Cover and leave it on the counter for 10 min to autolyse.
Stretch and Fold
For the next 40 min perform stretching and folding technique every 10 min: take one side of the dough, stretch it as far as you can, and fold it on top of the dough. Turn the bowl counter-clockwise and do it 15 more times, stretching and folding each side.
Cover and leave the dough on the counter for 3-4 hours to rise at about 76°F room temperature.
Shape and Proof (evening 8 pm)
Mist the bannetons with water and sprinkle with Rice flour.
Gently take the dough out of the bowl, place it onto an unfloured surface, and divide the dough into 2 equal parts.

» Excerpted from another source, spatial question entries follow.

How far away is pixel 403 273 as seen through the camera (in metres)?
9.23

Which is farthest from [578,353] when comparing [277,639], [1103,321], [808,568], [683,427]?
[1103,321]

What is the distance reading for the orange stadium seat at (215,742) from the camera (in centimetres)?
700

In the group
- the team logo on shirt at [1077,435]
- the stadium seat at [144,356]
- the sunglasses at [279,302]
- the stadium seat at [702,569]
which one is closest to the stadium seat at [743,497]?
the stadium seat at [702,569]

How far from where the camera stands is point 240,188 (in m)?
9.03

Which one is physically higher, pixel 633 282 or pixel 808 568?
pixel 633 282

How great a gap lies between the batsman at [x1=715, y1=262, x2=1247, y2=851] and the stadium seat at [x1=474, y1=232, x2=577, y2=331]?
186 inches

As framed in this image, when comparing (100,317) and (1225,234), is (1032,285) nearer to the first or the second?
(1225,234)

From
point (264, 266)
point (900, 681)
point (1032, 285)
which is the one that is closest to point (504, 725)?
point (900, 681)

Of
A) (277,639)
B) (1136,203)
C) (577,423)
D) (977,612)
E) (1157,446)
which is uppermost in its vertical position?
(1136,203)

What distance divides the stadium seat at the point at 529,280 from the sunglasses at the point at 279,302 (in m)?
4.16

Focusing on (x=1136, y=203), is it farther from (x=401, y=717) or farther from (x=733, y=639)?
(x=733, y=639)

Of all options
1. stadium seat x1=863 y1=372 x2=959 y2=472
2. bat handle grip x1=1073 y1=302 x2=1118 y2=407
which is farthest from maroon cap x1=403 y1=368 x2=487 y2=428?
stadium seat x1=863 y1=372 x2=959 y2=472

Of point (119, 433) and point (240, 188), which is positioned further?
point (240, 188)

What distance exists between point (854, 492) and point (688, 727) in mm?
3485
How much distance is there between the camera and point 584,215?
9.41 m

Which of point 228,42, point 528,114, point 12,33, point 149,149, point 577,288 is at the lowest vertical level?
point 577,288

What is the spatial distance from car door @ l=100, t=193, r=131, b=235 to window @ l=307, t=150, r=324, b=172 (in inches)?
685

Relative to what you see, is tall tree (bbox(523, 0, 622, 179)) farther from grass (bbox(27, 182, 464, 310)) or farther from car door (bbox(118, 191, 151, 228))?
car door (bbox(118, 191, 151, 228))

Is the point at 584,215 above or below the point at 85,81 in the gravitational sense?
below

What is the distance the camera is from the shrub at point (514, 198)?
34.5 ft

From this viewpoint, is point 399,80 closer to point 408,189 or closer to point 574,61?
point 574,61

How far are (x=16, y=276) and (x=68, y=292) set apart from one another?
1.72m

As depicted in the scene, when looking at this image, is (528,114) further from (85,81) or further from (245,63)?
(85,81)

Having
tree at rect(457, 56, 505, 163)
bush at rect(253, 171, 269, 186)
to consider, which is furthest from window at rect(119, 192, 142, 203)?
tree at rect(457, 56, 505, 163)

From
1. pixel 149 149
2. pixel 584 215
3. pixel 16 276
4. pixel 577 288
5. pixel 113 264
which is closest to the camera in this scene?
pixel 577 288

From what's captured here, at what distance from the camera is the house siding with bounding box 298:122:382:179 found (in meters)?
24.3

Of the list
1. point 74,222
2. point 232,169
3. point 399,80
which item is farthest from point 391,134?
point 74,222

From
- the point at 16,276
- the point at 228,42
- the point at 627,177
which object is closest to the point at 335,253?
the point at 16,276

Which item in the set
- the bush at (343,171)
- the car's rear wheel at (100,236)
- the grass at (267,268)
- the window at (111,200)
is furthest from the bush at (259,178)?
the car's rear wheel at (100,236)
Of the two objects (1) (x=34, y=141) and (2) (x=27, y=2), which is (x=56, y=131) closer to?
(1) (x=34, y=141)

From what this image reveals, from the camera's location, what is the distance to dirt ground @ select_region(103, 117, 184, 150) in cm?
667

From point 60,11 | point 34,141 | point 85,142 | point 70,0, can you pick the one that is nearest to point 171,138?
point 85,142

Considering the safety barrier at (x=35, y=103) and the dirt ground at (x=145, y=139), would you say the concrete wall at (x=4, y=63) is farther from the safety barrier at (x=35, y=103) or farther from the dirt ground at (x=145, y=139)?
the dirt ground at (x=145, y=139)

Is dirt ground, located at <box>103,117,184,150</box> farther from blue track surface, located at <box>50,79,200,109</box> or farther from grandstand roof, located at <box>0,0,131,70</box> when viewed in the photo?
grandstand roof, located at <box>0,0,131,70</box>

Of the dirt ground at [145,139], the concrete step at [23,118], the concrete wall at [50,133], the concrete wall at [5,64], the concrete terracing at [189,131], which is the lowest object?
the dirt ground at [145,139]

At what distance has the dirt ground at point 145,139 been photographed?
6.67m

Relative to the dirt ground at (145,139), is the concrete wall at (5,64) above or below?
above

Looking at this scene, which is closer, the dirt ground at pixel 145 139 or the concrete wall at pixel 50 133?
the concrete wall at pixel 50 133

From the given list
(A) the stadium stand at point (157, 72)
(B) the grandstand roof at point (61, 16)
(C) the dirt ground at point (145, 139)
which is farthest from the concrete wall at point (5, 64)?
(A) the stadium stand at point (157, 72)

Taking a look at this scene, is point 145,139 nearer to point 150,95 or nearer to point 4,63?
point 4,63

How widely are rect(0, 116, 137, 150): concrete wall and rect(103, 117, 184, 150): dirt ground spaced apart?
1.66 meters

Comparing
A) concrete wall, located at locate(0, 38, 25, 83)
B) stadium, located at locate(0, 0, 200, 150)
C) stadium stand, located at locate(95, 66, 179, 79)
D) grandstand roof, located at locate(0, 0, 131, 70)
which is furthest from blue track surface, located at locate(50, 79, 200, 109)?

Shape the dough into the final round shape using the same stretch and fold technique as above, stretching and folding 4 sides until you see a smooth side of the dough (about 8 times).
Gently turn the dough with your hands round and round to create the surface tension and make it into a tight ball. Do not over-shape.
Flour the top with bread flour and put each piece in the banneton seam side up and dust the top of the dough with rice flour.
Place the bannetons in plastic bags and let the dough rest overnight in the fridge.
Bake (next day)
Test the dough if it's ready to bake by gently pressing it with your finger. If it springs back up slowly - it's ready.
Preheat the oven to maximum temperature (550°F in our case).
Cut 4 pieces of the cooking twine 24 inches long for each loaf. It will create 8 triangles.
Pour a little bit of vegetable oil into a bowl and dip the cooking twine in it until it's saturated with oil. Then place it on the bottom of the combo cooker (no need to preheat it).
Carefully flip the dough out of the banneton on top of the twine and tie the pieces to fit the loaf, don't make it tight. Trim if necessary.
Brush off the rice flour and dust the top of the dough with bread flour (to make your scoring design stand out more), then spread it around gently with your hand.
Score the dough with a razor blade about ½ inch deep and put the lid on.
Reduce the temperature to 475°F and bake for 30 min.
Remove the lid, reduce the temperature to 450°F and bake for another 15-20 min uncovered.
Remove the bread from the oven and let it cool completely before cutting.